By any measure, there are very real challenges in the implementation of ACOs.  One large question is whether an ACO should be controlled by integrated hospital systems, or by large and small physician groups that come together, or some combination of both.  On November 12, the American Medical Association weighed in on this issue with a policy statement advocating a number of issues important to physicians.  These include the AMA’s position that physicians, not other healthcare workers, should be in charge of running ACOs.  The second is that the AMA strongly believes that a waiver from existing antitrust laws must be made to permit individual physicians or small groups of physicians to participate in ACOs.  As the AMA recognizes, it may be far easier to achieve the necessary level of integration within the existing regulatory rubric if a hospital system has moved towards complete integration, through an employment model that seeks to bring together within one system a large network of primary care and specialized physicians. 

To seek to address the very real uncertainty surrounding the ability of disparate provider entities to come together in a risk sharing model that ACOs require in order to achieve clinical integration, quality outcomes, and shared savings through the reduction in cost of care, CMS is required to issue implementing regulations respecting ACOs by the end of 2010.  In this respect, one would anticipate that CMS will need to address a host of fundamental legal requirements that the Stark Law imposes on providers in order to permit the distribution of any shared savings to providers who are members of an ACO.  These include the general requirements that compensation be set in advance (though not in the indirect compensation exception to Stark), that compensation be commercially reasonable, and that compensation be at fair market value.  In this respect, CMS should address the requirement that compensation not vary with the volume or value of referrals for designated health services.  It remains to be seen, however, whether CMS will provide tangible, readily discernible rules and regulations addressing these issues to permit providers to participate in ACOs without requiring providers to be uncertain as to whether payment mechanisms by ACOs are fully compliant with existing federal law that was not promulgated to address any issues that ACOs would pose.

Likewise, it remains uncertain how the Administration will act respecting the AMA’s position that waivers from antitrust enforcement, or explicit adoption of new antitrust legislation, should be forthcoming to permit small physician groups to participate in ACOs without fear of violating Section 1 of the Sherman Act.  This is a crucial issue for small provider groups, who would need to jointly contract with payors to participate meaningfully in an ACO.  In this respect, smaller providers would be concerned about the ability to engage in the level of financial and clinical integration necessary to achieve compliance with the Sherman Act under even a Rule of Reason analysis. 

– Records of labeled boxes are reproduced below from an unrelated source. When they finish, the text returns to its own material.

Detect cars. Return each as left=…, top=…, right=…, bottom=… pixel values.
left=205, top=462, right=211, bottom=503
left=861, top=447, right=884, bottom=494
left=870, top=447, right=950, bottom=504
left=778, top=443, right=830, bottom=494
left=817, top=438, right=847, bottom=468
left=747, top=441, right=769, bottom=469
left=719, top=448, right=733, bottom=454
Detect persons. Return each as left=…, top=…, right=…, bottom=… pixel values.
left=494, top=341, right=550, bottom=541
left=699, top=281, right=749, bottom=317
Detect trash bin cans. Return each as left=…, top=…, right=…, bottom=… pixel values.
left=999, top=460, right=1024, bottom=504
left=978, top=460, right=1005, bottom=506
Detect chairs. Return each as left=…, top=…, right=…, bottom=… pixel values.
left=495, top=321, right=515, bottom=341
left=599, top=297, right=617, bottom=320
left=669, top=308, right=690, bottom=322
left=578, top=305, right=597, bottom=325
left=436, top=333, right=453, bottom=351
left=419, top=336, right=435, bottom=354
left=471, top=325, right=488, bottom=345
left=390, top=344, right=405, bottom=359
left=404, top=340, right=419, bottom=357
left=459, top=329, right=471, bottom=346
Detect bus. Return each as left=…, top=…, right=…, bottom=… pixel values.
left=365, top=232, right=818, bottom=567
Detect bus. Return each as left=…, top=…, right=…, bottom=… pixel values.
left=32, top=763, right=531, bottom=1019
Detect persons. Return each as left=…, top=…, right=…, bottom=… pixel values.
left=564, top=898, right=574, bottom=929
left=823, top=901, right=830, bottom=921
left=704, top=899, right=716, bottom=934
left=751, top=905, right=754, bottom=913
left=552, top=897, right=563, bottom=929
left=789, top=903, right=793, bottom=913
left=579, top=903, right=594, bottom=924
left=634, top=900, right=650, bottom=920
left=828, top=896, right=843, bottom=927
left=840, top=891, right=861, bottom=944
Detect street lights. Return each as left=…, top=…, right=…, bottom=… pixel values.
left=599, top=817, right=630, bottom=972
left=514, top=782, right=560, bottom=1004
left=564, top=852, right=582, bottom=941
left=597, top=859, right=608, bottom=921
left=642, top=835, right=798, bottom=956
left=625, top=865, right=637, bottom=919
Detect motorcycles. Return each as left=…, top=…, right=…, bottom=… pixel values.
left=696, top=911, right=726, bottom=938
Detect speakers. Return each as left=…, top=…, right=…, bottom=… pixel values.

There remains the fundamental question of whether the Administration and Congress can act meaningfully to address these issues, when all concerned would appear to agree that payment reforms and the ability to share in savings achieved through the provision of quality care are desirable policy goals.  The inability of Congress to address in any permanent fashion the draconian cuts in Medicare reimbursement for physician services may portend further challenges down the road for ACOs, while meanwhile various States continue to seek to strike down the Act in its entirety. 

This article was originally printed in the December 2010 issue of Atlanta Hospital News.